Querying Process in Windows Search
This topic is organized as follows:
About Querying in Windows Search
Querying in Windows Search is based on the following four approaches:
- Advanced Query Syntax (AQS)
- Natural Query Syntax (NQS)
- Structured Query Language (SQL)
- Structured query interfaces
AQS is the default query syntax used by Windows Search to query the index and to refine and narrow search parameters. AQS is primarily user facing, and can be used by users to build AQS queries, but can also be used by developers to build queries programmatically. In Windows 7, canonical AQS was introduced and must be used to programmatically generate AQS queries. In Windows 7 and later, a shortcut menu option can be available based on whether an AQS condition is met. For more information, see "Getting Dynamic Behavior for Static Verbs by Using Advanced Query Syntax" in Creating Context Menu Handlers. AQS queries can be limited to specific types of files, which are known as file kinds. For more information, see File Types and Associations. For reference documentation on the relevant properties, see System.Kind, and System.KindText.
NQS is a query syntax that is more relaxed than AQS, and is similar to human language. NQS can be used by Windows Search to query the index if NQS is selected instead of the default, AQS.

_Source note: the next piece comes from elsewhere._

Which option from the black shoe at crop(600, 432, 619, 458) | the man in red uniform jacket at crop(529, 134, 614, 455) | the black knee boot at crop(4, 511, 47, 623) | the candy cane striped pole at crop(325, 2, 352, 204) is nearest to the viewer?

SQL is a text language that defines queries. SQL is common across many different database technologies. Windows Search uses SQL, implements a subset of it, and extends it by adding elements to the language. Windows Search SQL extends the standard SQL-92 and SQL-99 database query syntax to enhance its usefulness with text-based searches. All features of Windows Search SQL are compatible with Windows Search on Windows XP and Windows Server 2003, and later. For more information about Windows Search SQL, see Querying the Index with Windows Search SQL Syntax, and Overview of Windows Search SQL Syntax.
The structured query APIs are described later in this topic. For reference documentation on the structured query APIs, see Querying Interfaces. Interfaces such as ISearchQueryHelper help construct SQL strings from a set of input values. This interface converts AQS user queries to Windows Search SQL and specifies query restrictions that can be expressed in SQL but not in AQS. ISearchQueryHelper also obtains an OLE DB connection string to connect to the Windows Search database.
Local and Remote Queries
You can execute your queries either locally or remotely. A local query using the FROM clause is shown in the following example. A local query queries the local SystemIndex catalog only.
FROM SystemIndex
A remote query using the FROM clause is shown in the following example. Adding ComputerName transforms the previous example into a remote query.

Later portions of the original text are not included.